Nos bancos da Terra Nova, o Gil Eannes, além das funções de navio hospital que lhe mereceu a alcunha de "Misericórdia do Mar", distribuía correio, procedia a abastecimentos em víveres, combustível, apetrechos de pesca e isco,


foi rebocador, salva-vidas e quebra gelo: quando um dóri ficava encalhado no gelo, o Gil ia ao local, quebrando o gelo com o seu casco de aço, e abria o sulco de retomo ao barco sinistrado. (...) desempenhou, naturalmente, também as funções de navio capitania, na tradição das "Naus Capitainas" de quinhentos.

Mas ao fim de vinte anos de trabalho, o Gil ficou velhinho. Velhinho e gasto. Ainda pôde ver com alegria o restabelecimento da democracia que o seu antecessor conhecera. Só que, com as novas condições surgidas, também agora se regressava ao sistema de consumir bacalhau comprado, à Islândia e à Noruega. (...), sabemos que a sua última viagem à Terra Nova foi em 1973. Mas neste ano fez uma viagem diplomática ao Brasil. Depois, o Gil deixou de ser útil. Ainda foi à Noruega para de lá trazer bacalhau fresco nas suas instalações de frio e trouxe refugiados de Angola. Mas, depois, foi sendo empurrado, como um fardo inútil, de cais para cais lisboeta, até se anichar no Cais da Rocha, donde o venderam para abate à empresa Baptista & Irmãos, Lda. É a Alhos Vedros que o vamos buscar para o tratar e reabilitar. 

 

Alberto A. Abreu

Fotos : Araújo Maceira

Apoio : Fundação Gil Eannes,


(Retirado da brochura original dos Estaleiros Navais de Viana do Castelo e pelo Grémio dos

Armadores de Navios da Pesca do Bacalhau de 1955 e constante na reedição "Gil Eannes"

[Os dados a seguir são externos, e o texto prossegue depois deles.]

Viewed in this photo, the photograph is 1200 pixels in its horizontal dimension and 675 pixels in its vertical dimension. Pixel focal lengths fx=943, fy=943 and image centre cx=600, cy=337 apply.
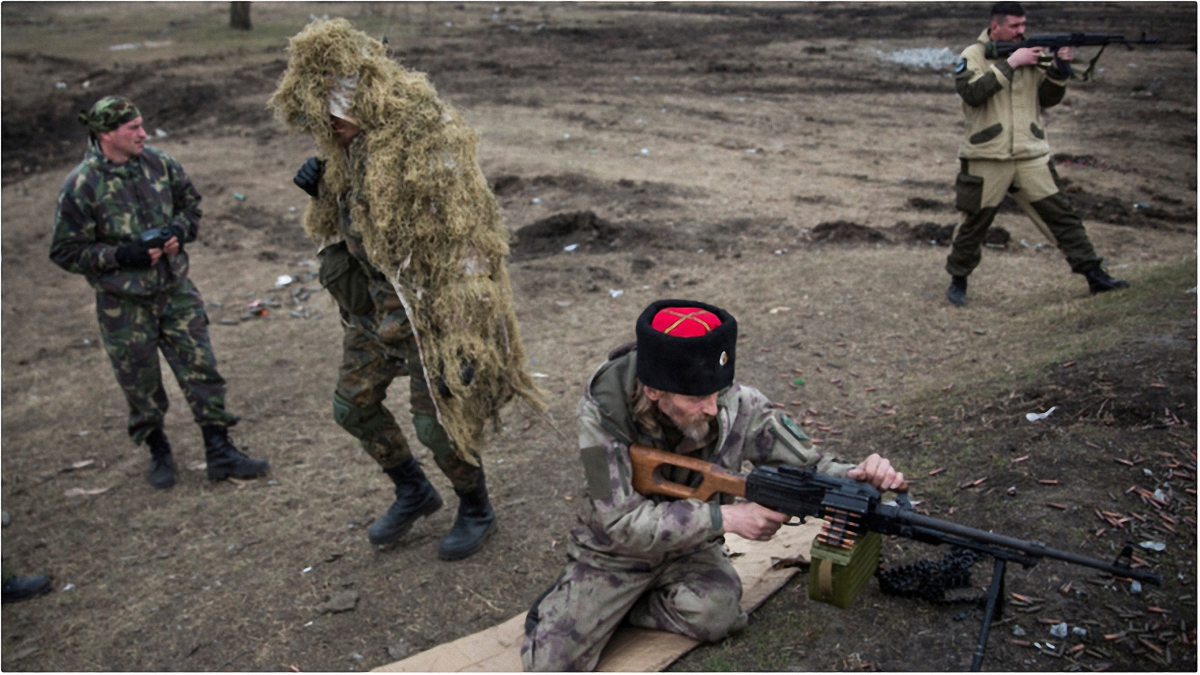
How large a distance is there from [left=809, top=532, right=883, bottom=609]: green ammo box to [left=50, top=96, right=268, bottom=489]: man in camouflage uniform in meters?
3.84

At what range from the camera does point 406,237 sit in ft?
13.6

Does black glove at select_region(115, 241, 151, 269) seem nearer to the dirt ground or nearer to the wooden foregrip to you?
the dirt ground

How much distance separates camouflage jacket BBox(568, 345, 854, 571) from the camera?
3.27m

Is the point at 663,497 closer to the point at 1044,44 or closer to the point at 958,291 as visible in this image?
the point at 958,291

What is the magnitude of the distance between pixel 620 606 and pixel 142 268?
3587 millimetres

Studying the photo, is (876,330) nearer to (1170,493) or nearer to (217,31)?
(1170,493)

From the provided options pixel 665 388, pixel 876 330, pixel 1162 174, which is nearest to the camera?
pixel 665 388

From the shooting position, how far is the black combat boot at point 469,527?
469cm

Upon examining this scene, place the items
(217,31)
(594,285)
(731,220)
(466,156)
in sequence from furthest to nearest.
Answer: (217,31), (731,220), (594,285), (466,156)

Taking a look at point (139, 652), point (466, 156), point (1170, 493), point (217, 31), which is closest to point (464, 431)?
point (466, 156)

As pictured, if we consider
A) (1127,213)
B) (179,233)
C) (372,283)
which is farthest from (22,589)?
(1127,213)

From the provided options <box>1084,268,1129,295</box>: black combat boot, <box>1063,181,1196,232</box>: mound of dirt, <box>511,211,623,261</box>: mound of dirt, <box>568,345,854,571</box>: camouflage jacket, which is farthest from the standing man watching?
<box>568,345,854,571</box>: camouflage jacket

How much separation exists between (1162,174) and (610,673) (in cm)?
967

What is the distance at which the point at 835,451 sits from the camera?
206 inches
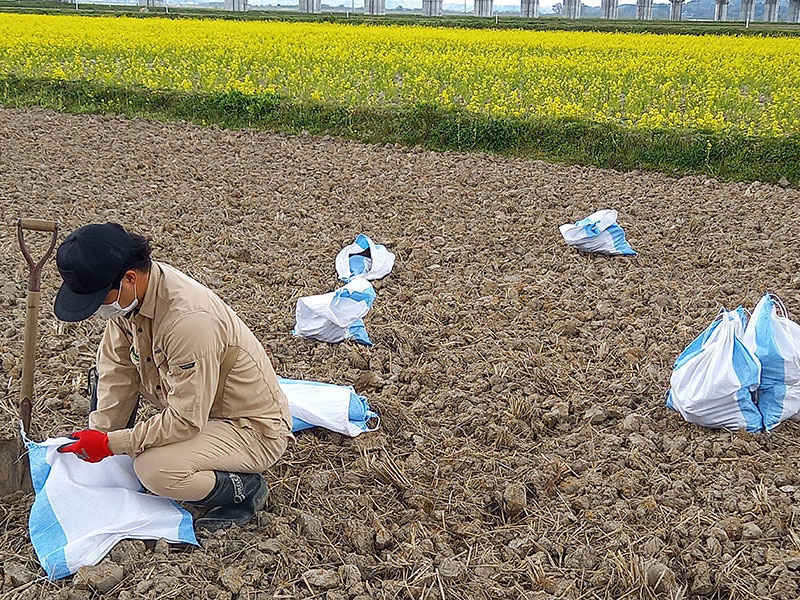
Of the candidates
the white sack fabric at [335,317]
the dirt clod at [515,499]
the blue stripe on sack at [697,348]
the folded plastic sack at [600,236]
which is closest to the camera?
the dirt clod at [515,499]

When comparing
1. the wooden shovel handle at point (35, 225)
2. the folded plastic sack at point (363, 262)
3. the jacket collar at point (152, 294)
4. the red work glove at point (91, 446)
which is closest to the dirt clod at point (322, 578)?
the red work glove at point (91, 446)

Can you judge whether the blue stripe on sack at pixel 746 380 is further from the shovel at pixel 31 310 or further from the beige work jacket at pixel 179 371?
the shovel at pixel 31 310

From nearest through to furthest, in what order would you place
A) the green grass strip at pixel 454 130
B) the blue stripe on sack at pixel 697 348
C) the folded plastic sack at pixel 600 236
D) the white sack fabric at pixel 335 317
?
the blue stripe on sack at pixel 697 348 < the white sack fabric at pixel 335 317 < the folded plastic sack at pixel 600 236 < the green grass strip at pixel 454 130

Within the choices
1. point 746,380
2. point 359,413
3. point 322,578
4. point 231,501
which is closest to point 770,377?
point 746,380

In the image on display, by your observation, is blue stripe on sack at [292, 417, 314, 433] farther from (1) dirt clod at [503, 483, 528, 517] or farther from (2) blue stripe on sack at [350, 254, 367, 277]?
(2) blue stripe on sack at [350, 254, 367, 277]

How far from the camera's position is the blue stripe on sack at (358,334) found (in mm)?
4301

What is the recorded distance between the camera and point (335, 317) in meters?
4.25

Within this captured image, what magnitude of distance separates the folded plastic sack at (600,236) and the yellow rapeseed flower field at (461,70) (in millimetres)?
3640

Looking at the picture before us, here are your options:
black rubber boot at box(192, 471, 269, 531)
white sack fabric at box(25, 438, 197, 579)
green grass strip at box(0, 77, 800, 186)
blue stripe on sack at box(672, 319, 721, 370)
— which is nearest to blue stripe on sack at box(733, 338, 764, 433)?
blue stripe on sack at box(672, 319, 721, 370)

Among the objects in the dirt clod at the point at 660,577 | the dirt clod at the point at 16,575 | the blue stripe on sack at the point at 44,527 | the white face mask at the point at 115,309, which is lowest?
the dirt clod at the point at 660,577

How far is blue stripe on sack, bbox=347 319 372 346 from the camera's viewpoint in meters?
4.30

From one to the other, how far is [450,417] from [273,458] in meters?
1.03

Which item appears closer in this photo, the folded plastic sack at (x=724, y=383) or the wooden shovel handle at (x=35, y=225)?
the wooden shovel handle at (x=35, y=225)

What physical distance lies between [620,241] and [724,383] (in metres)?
2.55
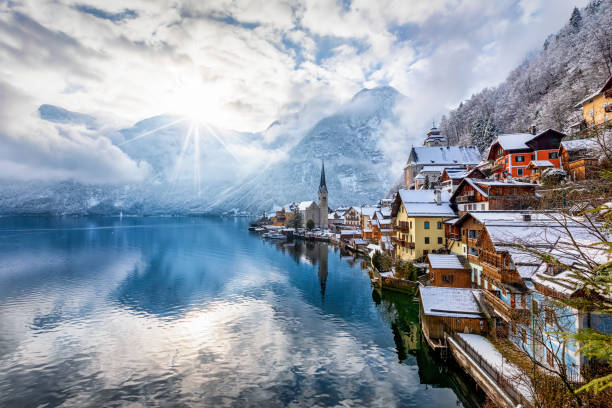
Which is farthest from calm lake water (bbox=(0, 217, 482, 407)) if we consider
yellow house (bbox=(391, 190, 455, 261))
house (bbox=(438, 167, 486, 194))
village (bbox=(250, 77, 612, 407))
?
house (bbox=(438, 167, 486, 194))

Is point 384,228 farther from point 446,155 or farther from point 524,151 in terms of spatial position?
point 446,155

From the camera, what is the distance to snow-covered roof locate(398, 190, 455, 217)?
4459cm

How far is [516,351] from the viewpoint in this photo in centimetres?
1973

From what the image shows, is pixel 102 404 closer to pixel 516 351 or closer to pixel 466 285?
pixel 516 351

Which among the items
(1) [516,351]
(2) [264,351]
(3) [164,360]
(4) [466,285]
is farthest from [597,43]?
(3) [164,360]

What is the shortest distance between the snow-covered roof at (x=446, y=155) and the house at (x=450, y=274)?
64540 millimetres

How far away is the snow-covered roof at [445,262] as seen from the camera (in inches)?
1296

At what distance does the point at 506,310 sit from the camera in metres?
22.1

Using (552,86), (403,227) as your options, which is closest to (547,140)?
(403,227)

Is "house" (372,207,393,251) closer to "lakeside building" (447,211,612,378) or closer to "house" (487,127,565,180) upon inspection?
"house" (487,127,565,180)

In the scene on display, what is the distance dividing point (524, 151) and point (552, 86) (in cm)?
5439

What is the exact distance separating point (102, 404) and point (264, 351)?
472 inches

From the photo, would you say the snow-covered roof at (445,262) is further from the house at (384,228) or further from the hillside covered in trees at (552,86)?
the hillside covered in trees at (552,86)

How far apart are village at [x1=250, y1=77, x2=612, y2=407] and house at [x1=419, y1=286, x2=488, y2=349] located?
8cm
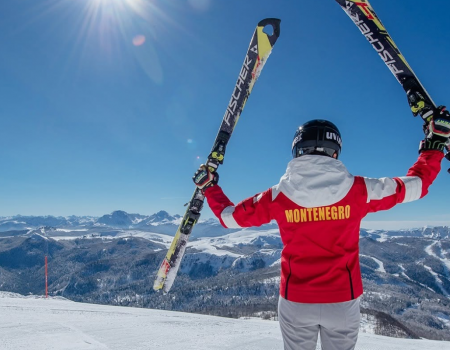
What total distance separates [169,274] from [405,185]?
8202 millimetres

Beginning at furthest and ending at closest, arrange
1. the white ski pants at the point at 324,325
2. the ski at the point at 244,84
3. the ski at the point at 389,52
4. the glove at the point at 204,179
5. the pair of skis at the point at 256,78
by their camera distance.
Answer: the ski at the point at 244,84, the pair of skis at the point at 256,78, the ski at the point at 389,52, the glove at the point at 204,179, the white ski pants at the point at 324,325

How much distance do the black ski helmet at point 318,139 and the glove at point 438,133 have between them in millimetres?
1488

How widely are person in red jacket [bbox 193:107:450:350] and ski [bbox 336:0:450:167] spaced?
3.76m

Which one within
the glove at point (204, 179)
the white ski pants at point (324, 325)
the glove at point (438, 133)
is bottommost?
the white ski pants at point (324, 325)

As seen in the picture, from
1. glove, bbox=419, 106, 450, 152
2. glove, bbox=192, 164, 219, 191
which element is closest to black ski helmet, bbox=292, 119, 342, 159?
A: glove, bbox=419, 106, 450, 152

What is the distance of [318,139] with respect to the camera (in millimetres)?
3363

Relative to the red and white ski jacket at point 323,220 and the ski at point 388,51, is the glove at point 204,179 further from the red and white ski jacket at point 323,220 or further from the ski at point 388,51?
the ski at point 388,51

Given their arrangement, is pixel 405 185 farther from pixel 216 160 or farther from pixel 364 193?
pixel 216 160

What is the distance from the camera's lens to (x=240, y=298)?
19275cm

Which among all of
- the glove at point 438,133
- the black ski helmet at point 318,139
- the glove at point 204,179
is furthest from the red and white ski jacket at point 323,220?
the glove at point 204,179

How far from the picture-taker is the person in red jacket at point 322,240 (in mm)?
2945

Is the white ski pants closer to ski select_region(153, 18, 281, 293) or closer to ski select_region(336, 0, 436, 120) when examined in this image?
ski select_region(336, 0, 436, 120)

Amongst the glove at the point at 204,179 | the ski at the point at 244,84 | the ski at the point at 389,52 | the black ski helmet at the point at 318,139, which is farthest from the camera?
the ski at the point at 244,84

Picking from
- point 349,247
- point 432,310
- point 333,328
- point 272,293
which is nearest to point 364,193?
point 349,247
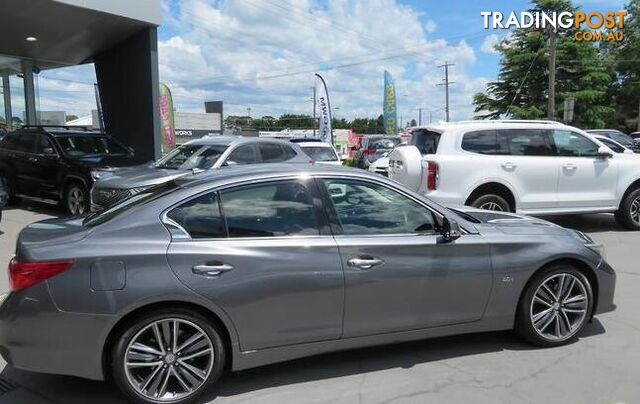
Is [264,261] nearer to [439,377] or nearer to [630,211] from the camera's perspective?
[439,377]

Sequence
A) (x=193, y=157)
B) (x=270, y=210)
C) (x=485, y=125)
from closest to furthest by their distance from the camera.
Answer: (x=270, y=210) → (x=485, y=125) → (x=193, y=157)

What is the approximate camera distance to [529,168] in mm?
9164

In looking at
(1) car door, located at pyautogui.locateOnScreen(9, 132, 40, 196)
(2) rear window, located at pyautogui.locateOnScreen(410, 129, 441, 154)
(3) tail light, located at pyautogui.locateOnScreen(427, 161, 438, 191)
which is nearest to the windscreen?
(2) rear window, located at pyautogui.locateOnScreen(410, 129, 441, 154)

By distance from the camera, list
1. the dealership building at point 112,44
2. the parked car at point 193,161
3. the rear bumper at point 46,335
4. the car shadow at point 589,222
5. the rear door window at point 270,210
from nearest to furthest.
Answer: the rear bumper at point 46,335 → the rear door window at point 270,210 → the parked car at point 193,161 → the car shadow at point 589,222 → the dealership building at point 112,44

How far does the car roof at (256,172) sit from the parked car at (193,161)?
4277 millimetres

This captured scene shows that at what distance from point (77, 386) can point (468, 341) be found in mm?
2966

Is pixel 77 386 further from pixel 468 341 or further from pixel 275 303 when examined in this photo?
pixel 468 341

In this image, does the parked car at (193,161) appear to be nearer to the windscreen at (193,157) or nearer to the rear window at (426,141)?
the windscreen at (193,157)

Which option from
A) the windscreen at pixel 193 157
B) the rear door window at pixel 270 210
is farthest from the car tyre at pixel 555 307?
the windscreen at pixel 193 157

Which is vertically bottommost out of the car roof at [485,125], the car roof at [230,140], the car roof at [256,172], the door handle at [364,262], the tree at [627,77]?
the door handle at [364,262]

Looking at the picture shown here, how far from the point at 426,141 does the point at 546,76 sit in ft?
108

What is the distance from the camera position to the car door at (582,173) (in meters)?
9.37

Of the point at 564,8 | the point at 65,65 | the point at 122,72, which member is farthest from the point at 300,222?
the point at 564,8

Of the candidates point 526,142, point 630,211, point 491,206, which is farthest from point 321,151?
point 630,211
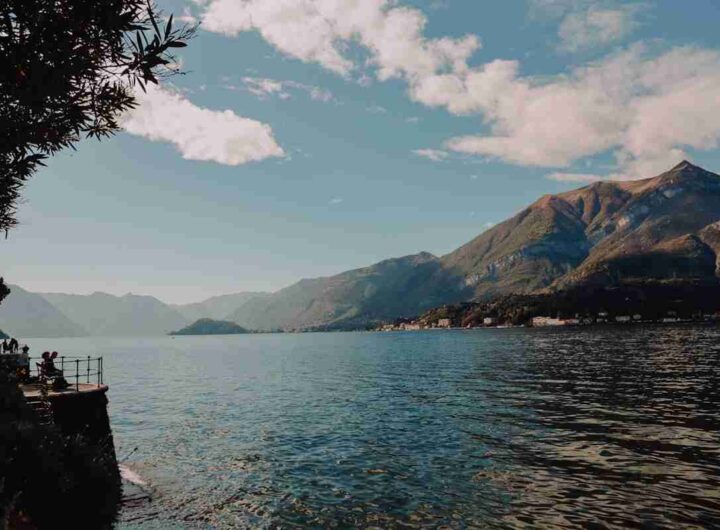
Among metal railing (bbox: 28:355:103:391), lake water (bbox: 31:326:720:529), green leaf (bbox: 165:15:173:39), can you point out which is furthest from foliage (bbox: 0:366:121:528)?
green leaf (bbox: 165:15:173:39)

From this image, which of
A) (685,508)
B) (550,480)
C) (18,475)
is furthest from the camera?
(550,480)

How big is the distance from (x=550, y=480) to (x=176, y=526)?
15.2m

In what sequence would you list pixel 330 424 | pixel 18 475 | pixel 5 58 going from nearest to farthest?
pixel 5 58 → pixel 18 475 → pixel 330 424

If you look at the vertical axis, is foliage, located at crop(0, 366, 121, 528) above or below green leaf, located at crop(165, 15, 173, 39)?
below

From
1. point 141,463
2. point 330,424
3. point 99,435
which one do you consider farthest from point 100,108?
point 330,424

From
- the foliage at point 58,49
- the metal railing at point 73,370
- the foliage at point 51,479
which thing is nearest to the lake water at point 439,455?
the foliage at point 51,479

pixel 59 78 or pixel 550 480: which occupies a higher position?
pixel 59 78

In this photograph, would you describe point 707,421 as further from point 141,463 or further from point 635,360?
point 635,360

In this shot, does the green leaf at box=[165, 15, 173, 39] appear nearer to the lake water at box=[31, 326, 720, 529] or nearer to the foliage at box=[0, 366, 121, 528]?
the foliage at box=[0, 366, 121, 528]

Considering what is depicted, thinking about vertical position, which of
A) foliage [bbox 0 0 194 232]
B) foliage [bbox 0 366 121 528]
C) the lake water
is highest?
foliage [bbox 0 0 194 232]

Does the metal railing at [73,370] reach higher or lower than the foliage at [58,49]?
lower

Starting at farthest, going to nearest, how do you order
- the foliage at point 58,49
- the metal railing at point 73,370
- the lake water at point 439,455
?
the metal railing at point 73,370
the lake water at point 439,455
the foliage at point 58,49

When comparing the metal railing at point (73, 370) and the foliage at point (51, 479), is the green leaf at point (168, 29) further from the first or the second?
the metal railing at point (73, 370)

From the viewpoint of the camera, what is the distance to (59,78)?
11.3 meters
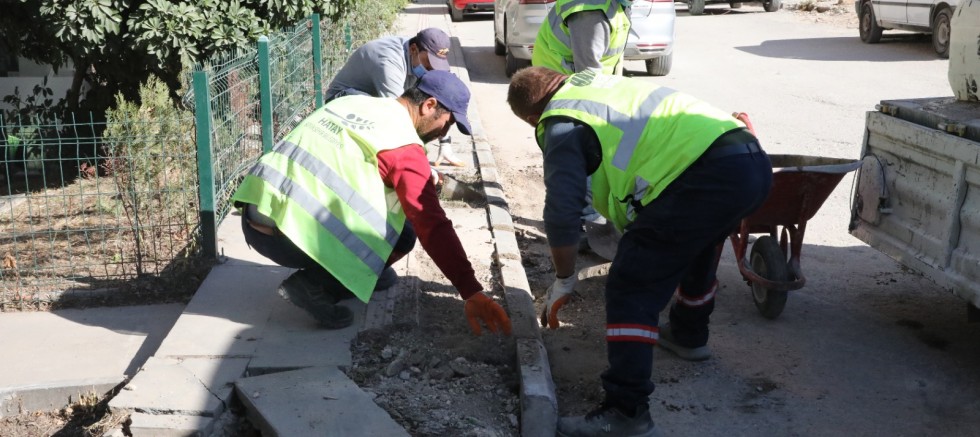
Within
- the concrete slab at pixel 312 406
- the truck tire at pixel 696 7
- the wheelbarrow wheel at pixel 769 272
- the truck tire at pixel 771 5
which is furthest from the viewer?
the truck tire at pixel 771 5

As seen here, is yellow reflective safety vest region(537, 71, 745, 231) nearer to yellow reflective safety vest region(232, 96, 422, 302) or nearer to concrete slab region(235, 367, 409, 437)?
yellow reflective safety vest region(232, 96, 422, 302)

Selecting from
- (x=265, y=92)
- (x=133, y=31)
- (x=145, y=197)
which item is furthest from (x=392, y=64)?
(x=133, y=31)

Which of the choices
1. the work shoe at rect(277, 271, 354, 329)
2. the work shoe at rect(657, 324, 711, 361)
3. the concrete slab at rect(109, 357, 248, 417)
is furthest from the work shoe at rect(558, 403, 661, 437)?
the concrete slab at rect(109, 357, 248, 417)

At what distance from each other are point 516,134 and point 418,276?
4949 millimetres

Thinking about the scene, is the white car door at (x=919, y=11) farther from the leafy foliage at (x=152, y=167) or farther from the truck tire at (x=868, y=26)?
the leafy foliage at (x=152, y=167)

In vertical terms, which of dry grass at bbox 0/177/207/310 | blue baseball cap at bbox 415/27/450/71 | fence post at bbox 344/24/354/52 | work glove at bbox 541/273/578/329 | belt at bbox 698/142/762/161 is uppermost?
blue baseball cap at bbox 415/27/450/71

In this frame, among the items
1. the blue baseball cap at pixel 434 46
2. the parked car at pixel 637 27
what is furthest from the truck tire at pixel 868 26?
the blue baseball cap at pixel 434 46

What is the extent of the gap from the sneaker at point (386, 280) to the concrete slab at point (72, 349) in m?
1.06

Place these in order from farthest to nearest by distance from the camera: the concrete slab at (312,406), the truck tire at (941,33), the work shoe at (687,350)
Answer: the truck tire at (941,33)
the work shoe at (687,350)
the concrete slab at (312,406)

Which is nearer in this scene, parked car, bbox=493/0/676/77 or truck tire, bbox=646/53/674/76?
parked car, bbox=493/0/676/77

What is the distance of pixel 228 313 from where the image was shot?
14.4ft

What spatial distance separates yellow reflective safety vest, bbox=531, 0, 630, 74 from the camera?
5922 mm

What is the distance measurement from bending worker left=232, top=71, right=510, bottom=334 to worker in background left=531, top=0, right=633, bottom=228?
6.56ft

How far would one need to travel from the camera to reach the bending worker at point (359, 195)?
154 inches
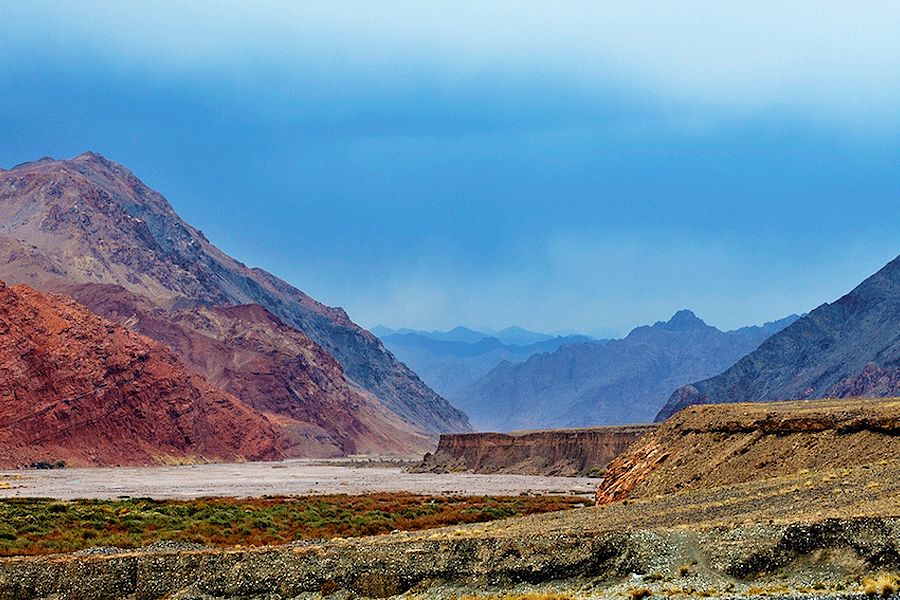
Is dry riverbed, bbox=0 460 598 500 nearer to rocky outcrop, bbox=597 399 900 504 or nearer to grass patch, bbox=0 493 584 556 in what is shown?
grass patch, bbox=0 493 584 556

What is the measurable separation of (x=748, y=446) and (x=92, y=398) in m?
118

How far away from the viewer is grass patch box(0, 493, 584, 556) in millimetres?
40969

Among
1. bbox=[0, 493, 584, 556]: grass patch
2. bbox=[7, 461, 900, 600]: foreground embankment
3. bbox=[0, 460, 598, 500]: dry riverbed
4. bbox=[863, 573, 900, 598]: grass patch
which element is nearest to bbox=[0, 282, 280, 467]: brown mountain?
bbox=[0, 460, 598, 500]: dry riverbed

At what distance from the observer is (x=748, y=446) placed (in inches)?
1544

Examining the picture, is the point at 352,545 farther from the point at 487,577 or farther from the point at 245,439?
the point at 245,439

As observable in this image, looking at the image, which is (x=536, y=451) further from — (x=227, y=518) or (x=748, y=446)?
(x=748, y=446)

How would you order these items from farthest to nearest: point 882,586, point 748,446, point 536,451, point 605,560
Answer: point 536,451 < point 748,446 < point 605,560 < point 882,586

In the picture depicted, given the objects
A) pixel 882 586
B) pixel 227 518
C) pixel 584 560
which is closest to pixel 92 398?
pixel 227 518

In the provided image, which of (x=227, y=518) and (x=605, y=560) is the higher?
(x=227, y=518)

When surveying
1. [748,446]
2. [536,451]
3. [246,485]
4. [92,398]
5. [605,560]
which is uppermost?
[92,398]

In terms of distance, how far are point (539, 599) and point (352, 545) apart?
21.2 ft

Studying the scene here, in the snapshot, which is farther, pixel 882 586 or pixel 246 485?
pixel 246 485

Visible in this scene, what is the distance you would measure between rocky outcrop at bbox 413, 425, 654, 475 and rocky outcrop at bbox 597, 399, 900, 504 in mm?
59854

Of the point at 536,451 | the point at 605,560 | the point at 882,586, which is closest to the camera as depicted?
the point at 882,586
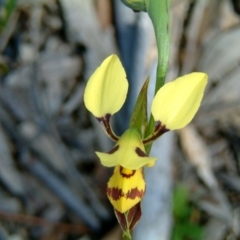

da Câmara Municipal de Viana do Castelo e da Comissão Especial Pró Gil Eannes de 1997)

 

Resgatado ao sucateiro pela então Comissão Pró Gil Eannes, transformada posteriormente em Fundação Gil Eannes, actual proprietária do navio que transforma a embarcação em museu flutuante, abrindo as portas ao público em Agosto de 1998.